Always back up the database before key rotation. If the process is interrupted, some rows will be encrypted with the old key and others with the new key. The backup lets you start over cleanly.


Tips

  • Encrypt selectively. Only encrypt fields that genuinely need protection at rest — SSNs, tax IDs, bank accounts, medical records, private notes. Encrypting everything adds complexity without proportional security benefit.
  • Hash passwords, don't encrypt them. Passwords should be one-way hashed with auth.HashPassword, not encrypted. You never need to recover a plaintext password.
  • Empty string means no data. Always check for empty strings before decrypting. Rows created with DEFAULT '' should return empty, not a decryption error.
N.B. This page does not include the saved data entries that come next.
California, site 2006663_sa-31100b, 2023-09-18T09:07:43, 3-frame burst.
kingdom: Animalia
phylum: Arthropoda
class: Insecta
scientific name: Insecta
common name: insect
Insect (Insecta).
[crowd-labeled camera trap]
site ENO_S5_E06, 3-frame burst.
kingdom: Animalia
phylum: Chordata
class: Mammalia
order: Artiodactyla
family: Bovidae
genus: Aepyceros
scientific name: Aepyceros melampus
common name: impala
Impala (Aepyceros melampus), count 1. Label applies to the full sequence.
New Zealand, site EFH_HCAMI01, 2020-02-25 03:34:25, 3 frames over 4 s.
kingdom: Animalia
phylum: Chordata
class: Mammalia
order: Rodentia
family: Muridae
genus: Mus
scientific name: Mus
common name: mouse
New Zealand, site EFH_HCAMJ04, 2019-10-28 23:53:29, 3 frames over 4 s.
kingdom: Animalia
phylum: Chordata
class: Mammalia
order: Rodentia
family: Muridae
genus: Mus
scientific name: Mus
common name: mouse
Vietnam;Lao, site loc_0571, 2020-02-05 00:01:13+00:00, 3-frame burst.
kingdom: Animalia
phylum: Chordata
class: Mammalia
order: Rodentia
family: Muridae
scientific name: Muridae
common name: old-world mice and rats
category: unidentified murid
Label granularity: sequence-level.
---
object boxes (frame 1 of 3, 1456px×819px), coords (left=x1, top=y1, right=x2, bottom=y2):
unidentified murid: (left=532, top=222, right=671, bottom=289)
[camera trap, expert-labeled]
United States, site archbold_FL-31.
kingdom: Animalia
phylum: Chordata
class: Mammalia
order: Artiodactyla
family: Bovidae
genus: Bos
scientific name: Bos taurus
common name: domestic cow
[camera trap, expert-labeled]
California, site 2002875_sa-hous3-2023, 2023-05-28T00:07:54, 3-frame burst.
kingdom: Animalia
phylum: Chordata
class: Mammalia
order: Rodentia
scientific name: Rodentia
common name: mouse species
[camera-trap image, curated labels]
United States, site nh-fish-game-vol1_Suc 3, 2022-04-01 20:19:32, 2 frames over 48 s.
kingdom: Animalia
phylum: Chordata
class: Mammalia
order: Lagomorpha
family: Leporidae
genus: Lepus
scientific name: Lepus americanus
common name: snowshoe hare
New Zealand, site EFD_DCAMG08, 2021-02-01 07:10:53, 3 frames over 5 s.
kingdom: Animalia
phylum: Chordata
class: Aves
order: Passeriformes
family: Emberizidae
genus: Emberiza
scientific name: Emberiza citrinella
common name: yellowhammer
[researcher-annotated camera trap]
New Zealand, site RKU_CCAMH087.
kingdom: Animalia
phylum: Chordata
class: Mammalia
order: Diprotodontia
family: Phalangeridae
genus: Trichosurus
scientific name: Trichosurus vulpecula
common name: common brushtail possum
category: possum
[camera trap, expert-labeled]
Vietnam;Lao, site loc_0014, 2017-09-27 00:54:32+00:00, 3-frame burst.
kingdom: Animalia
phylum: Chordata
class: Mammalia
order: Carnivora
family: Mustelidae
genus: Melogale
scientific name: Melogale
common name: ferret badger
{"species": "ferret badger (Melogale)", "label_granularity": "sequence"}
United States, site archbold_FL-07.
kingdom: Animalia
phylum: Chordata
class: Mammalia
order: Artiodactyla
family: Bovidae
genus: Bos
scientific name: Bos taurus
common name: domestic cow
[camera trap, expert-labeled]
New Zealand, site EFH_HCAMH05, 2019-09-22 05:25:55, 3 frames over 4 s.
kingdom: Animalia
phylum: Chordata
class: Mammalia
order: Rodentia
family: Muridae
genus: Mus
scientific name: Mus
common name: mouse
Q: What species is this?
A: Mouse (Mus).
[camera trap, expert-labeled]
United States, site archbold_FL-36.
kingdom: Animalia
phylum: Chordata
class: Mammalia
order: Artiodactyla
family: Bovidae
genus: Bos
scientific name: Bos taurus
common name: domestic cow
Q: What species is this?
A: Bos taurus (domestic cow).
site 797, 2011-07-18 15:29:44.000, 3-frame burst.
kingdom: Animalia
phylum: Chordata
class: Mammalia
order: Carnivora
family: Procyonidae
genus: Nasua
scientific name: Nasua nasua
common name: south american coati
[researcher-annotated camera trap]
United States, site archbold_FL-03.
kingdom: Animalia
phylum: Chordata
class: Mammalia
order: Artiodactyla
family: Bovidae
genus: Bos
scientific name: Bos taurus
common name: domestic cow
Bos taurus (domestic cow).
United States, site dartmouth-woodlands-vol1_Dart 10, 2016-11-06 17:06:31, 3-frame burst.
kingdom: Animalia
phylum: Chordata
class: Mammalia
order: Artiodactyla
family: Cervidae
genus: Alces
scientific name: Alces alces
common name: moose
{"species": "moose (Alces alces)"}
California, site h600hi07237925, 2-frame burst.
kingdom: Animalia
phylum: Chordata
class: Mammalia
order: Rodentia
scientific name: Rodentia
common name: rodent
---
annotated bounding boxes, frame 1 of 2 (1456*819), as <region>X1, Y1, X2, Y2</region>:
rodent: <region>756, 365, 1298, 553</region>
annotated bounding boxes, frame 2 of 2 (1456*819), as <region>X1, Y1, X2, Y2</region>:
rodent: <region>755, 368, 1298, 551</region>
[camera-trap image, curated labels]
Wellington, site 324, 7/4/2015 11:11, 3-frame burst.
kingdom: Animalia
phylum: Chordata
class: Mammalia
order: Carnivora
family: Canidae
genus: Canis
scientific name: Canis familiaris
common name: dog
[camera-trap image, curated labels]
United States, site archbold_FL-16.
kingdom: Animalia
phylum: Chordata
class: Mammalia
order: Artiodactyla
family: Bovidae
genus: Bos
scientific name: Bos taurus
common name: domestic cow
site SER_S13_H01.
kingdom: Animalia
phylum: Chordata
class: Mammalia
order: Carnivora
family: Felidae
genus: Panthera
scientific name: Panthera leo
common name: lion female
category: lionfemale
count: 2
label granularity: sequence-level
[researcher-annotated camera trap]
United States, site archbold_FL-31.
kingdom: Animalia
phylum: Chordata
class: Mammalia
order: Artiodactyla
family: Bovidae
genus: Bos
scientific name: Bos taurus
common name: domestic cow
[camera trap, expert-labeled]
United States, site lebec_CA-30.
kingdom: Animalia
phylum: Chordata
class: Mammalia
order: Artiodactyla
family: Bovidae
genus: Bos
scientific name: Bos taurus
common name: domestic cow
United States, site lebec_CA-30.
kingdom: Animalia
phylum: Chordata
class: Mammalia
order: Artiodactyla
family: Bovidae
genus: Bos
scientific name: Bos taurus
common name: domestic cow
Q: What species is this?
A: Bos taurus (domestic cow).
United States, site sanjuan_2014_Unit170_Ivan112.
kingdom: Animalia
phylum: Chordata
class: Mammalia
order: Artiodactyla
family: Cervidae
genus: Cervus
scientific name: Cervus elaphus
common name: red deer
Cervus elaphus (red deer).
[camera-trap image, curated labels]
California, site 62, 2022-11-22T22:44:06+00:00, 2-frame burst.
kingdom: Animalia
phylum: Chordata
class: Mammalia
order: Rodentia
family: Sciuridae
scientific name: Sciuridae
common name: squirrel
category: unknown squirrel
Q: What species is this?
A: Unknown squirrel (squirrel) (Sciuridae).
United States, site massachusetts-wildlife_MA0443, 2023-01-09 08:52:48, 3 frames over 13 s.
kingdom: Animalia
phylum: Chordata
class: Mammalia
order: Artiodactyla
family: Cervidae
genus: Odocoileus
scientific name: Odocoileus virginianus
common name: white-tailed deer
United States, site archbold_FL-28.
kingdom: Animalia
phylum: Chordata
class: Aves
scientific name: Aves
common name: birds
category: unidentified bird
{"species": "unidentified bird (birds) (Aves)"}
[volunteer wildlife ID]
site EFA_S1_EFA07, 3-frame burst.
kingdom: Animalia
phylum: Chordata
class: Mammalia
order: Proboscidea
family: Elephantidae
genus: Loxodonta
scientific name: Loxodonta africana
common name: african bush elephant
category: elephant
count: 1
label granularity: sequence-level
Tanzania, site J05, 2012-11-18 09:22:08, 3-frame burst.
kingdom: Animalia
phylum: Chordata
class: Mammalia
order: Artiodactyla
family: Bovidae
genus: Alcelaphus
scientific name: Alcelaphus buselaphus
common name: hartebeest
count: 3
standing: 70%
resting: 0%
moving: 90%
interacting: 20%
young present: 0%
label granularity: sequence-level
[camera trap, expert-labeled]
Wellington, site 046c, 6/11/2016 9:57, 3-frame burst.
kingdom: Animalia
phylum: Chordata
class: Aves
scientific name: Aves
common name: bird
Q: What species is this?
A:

  • Each encrypt call produces unique output. AES-GCM uses a random nonce, so encrypting "123-45-6789" twice produces different ciphertext. This is a security feature. Use HMAC hashes for exact-match lookups.
  • Skip sensitive fields in list responses. List endpoints should omit encrypted columns from the SELECT entirely. Only decrypt on detail views where the user has been authorized.
  • The key is the single point of failure. Lose the key and the encrypted data is unrecoverable. Store it in your deployment platform's secret management (Railway environment variables, Cloud Run secrets) and keep a secure offline backup.
  • Don't encrypt data you need to sort or aggregate. SQL operations like ORDER BY, GROUP BY, SUM, and range queries (WHERE amount > 100) cannot work on encrypted columns. Only encrypt fields that are written and read back as-is.